- [PROBLEM TO SOLVE]
Copy out each of the following lines word for word, with nothing changed.

* begin *

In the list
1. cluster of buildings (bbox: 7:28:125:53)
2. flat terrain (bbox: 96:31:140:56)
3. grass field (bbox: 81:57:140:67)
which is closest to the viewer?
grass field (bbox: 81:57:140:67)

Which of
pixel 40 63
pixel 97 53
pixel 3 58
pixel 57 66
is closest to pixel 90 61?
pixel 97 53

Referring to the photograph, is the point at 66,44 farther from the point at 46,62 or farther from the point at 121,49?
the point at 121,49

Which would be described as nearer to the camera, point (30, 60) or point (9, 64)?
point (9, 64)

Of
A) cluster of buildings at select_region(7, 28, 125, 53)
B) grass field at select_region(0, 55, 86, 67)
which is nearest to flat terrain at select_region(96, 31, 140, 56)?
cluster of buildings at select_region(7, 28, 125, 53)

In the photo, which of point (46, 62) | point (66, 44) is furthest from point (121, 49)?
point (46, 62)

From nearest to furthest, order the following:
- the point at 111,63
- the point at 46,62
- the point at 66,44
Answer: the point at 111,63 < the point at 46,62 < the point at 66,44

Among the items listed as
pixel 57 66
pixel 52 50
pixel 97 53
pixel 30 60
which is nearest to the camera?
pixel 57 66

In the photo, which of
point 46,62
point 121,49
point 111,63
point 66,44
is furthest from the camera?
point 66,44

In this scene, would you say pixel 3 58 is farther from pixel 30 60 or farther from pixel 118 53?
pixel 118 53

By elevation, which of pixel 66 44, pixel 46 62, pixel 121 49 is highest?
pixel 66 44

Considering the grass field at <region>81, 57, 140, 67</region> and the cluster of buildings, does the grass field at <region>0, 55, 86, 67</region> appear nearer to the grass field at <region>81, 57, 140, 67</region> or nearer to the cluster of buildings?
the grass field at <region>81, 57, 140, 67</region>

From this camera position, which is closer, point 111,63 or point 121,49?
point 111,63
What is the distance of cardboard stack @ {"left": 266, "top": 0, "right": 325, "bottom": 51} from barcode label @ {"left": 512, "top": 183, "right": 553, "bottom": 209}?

* end *

- [EXERCISE ANSWER]
In the list
1. cluster of buildings (bbox: 7:28:125:53)
2. flat terrain (bbox: 96:31:140:56)
3. grass field (bbox: 81:57:140:67)
which is closest to the viewer?
grass field (bbox: 81:57:140:67)

Which of
pixel 40 63
pixel 97 53
pixel 3 58
pixel 57 66
is closest to pixel 90 61?
pixel 97 53

Referring to the photograph, is the point at 66,44 farther from the point at 46,62 or farther from the point at 121,49?
the point at 121,49

Which would be described as nearer to the camera, point (30, 60) or point (9, 64)?
point (9, 64)

Of
A) cluster of buildings at select_region(7, 28, 125, 53)
B) grass field at select_region(0, 55, 86, 67)
which is nearest to flat terrain at select_region(96, 31, 140, 56)?
cluster of buildings at select_region(7, 28, 125, 53)

In the photo, which of point (46, 62) | point (66, 44) is furthest from point (121, 49)?
point (46, 62)

From nearest to furthest, order the following:
- the point at 111,63
- the point at 46,62
- the point at 66,44
Answer: the point at 111,63 < the point at 46,62 < the point at 66,44

Among the items listed as
pixel 57 66
pixel 52 50
pixel 97 53
pixel 30 60
which is nearest to the camera?
pixel 57 66

In the photo, which of
point 46,62
point 121,49
point 111,63
point 66,44
is furthest from the camera?
point 66,44

In this scene, would you say pixel 3 58 is farther from pixel 30 60 or farther from pixel 118 53?
pixel 118 53

By elevation, which of pixel 66 44, pixel 46 62, pixel 121 49 is highest?
pixel 66 44

Considering the grass field at <region>81, 57, 140, 67</region> and the cluster of buildings, does the grass field at <region>0, 55, 86, 67</region> appear nearer to the grass field at <region>81, 57, 140, 67</region> or nearer to the cluster of buildings?
the grass field at <region>81, 57, 140, 67</region>

From this camera position, which is closer, point 111,63 or point 121,49?
point 111,63
What is the distance of cardboard stack @ {"left": 266, "top": 0, "right": 325, "bottom": 51} from barcode label @ {"left": 512, "top": 183, "right": 553, "bottom": 209}?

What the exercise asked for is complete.